*EXCERPTED PASSAGE:*
Add cheeky but charming service, a hip laneway address and a buzzy room with an open kitchen, and Pastuso’s colourful take on Peru is your boarding pass to good times.

Must-eat dish: Camorones (prawn ceviche with coriander oil)

Cuisine: Peruvian

Chef: Alejandro Saravia

Price: $$

Bookings: Yes

Open: Lunch and dinner daily

Instagram: @pastusorestaurant

LEE HO FOOK

11-15 Duckboard Pl, Melbourne

03 9077 6261

leehofook.com.au

Snack early, snack often at the laneway-cool Lee Ho Fook.

New-wave Chinese is the order of the day here, with killer cocktails and eavesdroppingly close tables upping the fun in the upstairs warehouse-style dining room.

But back to those snacks. Ruffles of black fungus come al dente and swimming in a puckeringly sharp black vinegar, while creamy Harvey Bay scallops are served in shells with cubes of tofu and a lick of brown butter.

Crispy eggplant at Lee Ho Fook. Picture: Carmen Zammit
Crispy eggplant at Lee Ho Fook. Picture: Carmen Zammit

Chopstick through a bowl of chicken crackling — a rubble of puffed skin, garlic and lip-tingling chilli — and regret nothing. Ditto the eggplant, crisscrossed batons in a brittle fried shell of sweet tapioca batter, balanced by a bracing spiced red vinegar.

*STORED RECORDS:*

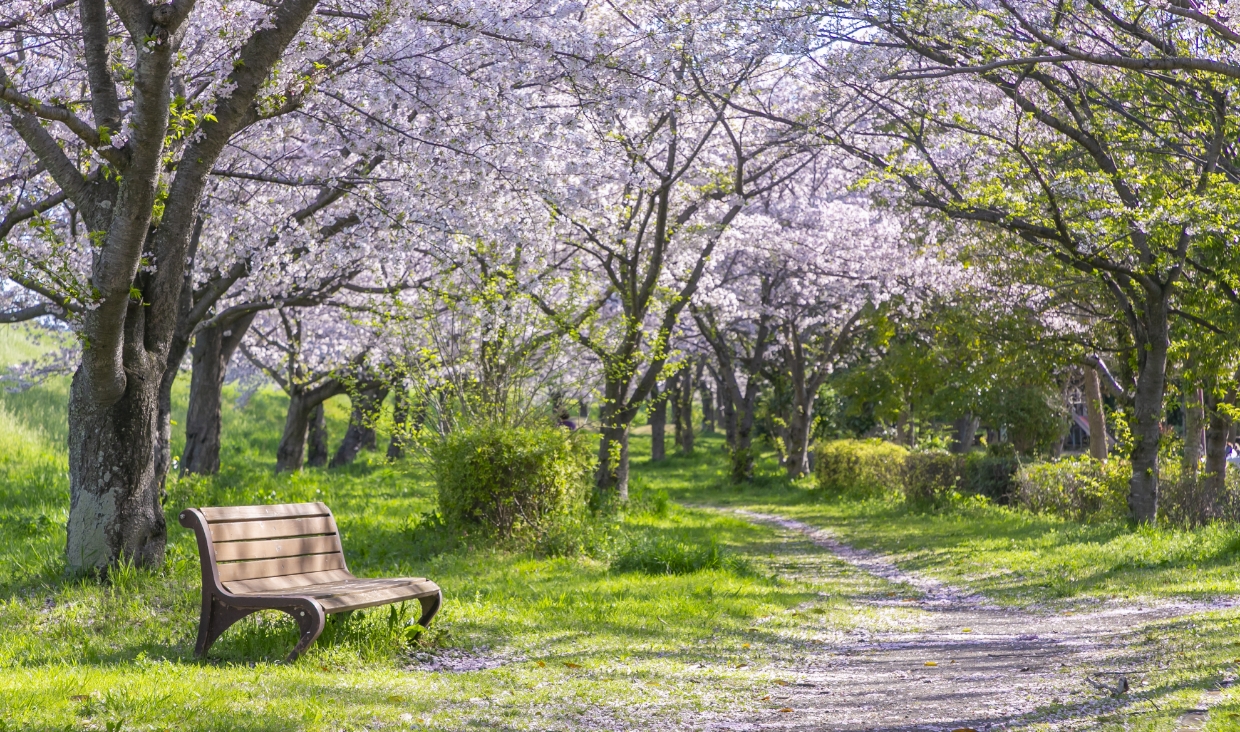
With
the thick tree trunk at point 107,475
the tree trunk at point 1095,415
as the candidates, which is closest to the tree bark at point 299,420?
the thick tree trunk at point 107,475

*REQUIRED WORK:*
• a. Copy the restaurant guide word for word, everything from "Snack early, snack" down to "of brown butter.".
• b. According to the restaurant guide, what kind of vinegar balances the crispy eggplant at Lee Ho Fook?
The rows come from a separate source, not from the restaurant guide.

*THE ANSWERS:*
• a.
Snack early, snack often at the laneway-cool Lee Ho Fook.

New-wave Chinese is the order of the day here, with killer cocktails and eavesdroppingly close tables upping the fun in the upstairs warehouse-style dining room.

But back to those snacks. Ruffles of black fungus come al dente and swimming in a puckeringly sharp black vinegar, while creamy Harvey Bay scallops are served in shells with cubes of tofu and a lick of brown butter.

• b. A bracing spiced red vinegar.